08.08.2016

O AN: Fargo

Fargo

Efsane Oduncunun Evlatları

Gerçek bir hayat hikâyesinden beyazperdeye uyarlanan Fargo, aynı zamanda Oscar tarafından da iki ödülle taçlandırılmış bir film. Coenler’in en unutulmaz film noir yapımına imza attıkları Fargo, türe özgün dokunuşlarda yapar; kasvetli ortamlarda geçen film noir türü, beyazlar içerisinde aydınlık bir ortama konuk olmuştur. İşgüzar Jerry karakterinin içinde bulunduğu sıkıntıdan çıkmak için güya incelikle hazırladığı planı eline yüzüne bulaştırması üzerinden ilerleyen filmde, masumiyeti simgeleyen karlar üzerinde işlenen cinayetler tertemiz şehri kan lekeleri ile kirletir. Hiçbir cinayetin planlanmadığı hatta akla ihtimali bile getirilmediği bir fidye operasyonunun, adeta şehirde biriken olumsuz enerjinin fitilini ateşlemesi akıl alır gibi değildir. Quentin Tarantino’nun her yerden kan fışkıran, seyirciye kan banyosu yaptıran filmlerini hiç mi hiç aratmaz Fargo. Lakin bir sahne vardır ki…

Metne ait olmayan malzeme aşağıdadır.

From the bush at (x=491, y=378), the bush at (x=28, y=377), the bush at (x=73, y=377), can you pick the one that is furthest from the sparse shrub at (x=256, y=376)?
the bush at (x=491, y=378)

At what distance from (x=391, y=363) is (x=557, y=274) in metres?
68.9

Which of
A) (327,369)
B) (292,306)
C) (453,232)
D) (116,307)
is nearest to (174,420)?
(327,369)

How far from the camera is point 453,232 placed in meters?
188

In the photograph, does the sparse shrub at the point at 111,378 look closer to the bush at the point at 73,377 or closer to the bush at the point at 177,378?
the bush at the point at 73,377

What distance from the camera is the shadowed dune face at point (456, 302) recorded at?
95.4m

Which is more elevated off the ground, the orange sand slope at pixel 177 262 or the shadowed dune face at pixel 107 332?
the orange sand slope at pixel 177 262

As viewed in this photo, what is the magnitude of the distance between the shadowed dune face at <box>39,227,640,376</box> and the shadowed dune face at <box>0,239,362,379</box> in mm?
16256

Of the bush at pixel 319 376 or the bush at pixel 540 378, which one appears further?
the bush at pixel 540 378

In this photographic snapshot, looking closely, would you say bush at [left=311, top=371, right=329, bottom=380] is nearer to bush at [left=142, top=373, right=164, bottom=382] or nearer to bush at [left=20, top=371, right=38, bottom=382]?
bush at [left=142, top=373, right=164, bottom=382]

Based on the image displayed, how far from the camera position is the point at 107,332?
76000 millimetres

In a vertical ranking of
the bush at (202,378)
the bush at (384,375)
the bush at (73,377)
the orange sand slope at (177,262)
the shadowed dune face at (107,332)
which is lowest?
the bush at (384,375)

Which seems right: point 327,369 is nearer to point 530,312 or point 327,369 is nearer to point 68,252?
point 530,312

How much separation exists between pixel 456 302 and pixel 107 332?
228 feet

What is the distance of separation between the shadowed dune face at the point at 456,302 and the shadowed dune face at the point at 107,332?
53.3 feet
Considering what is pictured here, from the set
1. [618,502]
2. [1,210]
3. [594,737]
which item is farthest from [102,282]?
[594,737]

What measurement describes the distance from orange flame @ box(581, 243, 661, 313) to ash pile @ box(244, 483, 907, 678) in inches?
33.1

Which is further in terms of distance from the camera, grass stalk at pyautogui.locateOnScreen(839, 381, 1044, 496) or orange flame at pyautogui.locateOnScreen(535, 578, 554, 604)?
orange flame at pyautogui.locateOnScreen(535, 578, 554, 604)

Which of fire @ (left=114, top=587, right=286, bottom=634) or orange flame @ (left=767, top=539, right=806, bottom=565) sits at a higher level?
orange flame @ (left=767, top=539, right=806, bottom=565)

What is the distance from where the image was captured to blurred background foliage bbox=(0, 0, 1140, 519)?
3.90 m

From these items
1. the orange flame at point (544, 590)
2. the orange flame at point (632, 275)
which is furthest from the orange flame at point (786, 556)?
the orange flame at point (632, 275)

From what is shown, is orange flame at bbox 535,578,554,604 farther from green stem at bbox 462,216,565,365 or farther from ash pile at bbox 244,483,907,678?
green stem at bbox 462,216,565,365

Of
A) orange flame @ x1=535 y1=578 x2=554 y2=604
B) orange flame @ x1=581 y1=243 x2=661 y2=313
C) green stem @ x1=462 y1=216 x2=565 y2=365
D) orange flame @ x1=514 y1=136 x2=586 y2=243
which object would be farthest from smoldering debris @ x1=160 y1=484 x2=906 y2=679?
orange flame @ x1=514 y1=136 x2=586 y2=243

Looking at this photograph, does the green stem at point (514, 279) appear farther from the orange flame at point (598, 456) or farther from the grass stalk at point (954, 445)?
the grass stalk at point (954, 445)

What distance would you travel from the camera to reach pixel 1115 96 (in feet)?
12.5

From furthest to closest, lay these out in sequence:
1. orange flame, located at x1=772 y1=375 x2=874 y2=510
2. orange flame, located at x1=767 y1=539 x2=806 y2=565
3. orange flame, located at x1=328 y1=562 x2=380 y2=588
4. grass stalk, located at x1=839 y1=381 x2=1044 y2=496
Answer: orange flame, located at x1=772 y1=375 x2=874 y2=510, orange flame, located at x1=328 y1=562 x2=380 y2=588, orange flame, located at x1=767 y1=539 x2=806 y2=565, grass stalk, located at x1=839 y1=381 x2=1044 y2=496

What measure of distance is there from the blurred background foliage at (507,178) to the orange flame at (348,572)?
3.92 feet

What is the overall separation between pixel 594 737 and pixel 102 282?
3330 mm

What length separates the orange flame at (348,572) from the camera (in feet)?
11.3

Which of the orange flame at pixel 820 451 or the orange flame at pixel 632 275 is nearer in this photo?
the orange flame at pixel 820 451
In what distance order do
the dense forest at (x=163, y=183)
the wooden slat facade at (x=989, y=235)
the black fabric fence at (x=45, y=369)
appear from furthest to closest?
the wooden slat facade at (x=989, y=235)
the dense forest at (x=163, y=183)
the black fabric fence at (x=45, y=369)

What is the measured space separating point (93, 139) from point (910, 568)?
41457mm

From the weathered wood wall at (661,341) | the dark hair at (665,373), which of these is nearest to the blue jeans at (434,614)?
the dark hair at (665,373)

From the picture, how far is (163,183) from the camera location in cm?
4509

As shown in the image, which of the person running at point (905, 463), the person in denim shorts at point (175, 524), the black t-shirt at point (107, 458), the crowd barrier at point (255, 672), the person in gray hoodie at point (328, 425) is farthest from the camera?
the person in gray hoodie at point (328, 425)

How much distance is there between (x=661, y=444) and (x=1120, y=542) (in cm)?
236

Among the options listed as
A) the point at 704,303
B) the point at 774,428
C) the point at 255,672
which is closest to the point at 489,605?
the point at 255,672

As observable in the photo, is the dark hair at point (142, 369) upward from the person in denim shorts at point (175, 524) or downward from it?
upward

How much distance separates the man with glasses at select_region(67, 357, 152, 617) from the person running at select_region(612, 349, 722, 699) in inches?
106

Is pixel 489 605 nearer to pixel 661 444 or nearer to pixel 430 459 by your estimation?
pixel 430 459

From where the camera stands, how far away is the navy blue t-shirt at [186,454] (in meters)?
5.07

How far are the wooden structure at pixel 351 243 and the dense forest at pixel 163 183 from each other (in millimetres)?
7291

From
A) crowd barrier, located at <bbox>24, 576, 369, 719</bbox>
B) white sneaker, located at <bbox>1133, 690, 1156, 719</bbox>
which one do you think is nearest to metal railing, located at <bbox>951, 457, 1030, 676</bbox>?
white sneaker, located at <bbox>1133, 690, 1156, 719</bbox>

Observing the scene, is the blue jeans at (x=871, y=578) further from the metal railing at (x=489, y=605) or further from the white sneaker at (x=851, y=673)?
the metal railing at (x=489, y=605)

İşte o sahnenin dehşet vericiliğiyle hiçbir sahne boş ölçüşemez. Olayların tamamen çığırından çıktığı, tabiri caizse her şeyin deli saçmasına döndüğü anlar yaşanmaktadır artık. Fidye operasyonu kapsamında Jerry’nin karısını kaçırmakla görevli ikili, sonunda birbirleriyle kavgaya tutuşmuş ve gerçekten içinden geçenleri birbirlerine haykırmışlardır. Lakin bizim psikopat karakterimiz Gaear’ın (Peter Stormare) –filmden tanıyanlar bilirler- böyle şeylere tahammülü pek olmaz. Gaear,  gelecek ile ilgili büyük büyük hayalleri olan Carl’a karşı, şeytanın bile aklına gelmeyecek planını hayata geçirmeye başlar. Bir slasher filminde olacak balta, iş makinesi gibi alet edevatla işini görmeyi tercih eden Geaer, biz seyircileri adeta şoka uğratır. Aslında Gaear’ın, Brainer’n girişindeki elinde baltasıyla boy gösteren efsane oduncu Paul Bunyan’dan etkilenmiş olma ihtimali oldukça yüksek. Zira birkaç gün içerisinde kendisine fiziki olarak da oldukça benzeyen bu heykelin önünden üç kez geçerler. Bir Bunyan edasıyla, Gaear’ın kontrolü ele geçirdiği bu sahne hiç kuşkusuz tek başına bir korku filmi olacak kıvamdadır.  Neyse ki Coenlerin mizahla yoğrulan bakış açısı bu sahnenin etkisini daha kolay atlatmamızı sağlar. Zaten komiser Marge’nin (Frances McDormand) gördükleri karşısında, hamile olmasına rağmen takındığı soğuk tavrı da biz seyircileri kendine getirir. Yine de beyaz ile kırmızının etkileyici birlikteliğinin uzun bir süre aklımızdan çıkmayacağını inkâr edemeyiz. Ama aklımızdan çıkmayacak olan şey çok daha başkadır. İşte o büyük soru için ise filmi tamamen izlemeniz gerekmekte.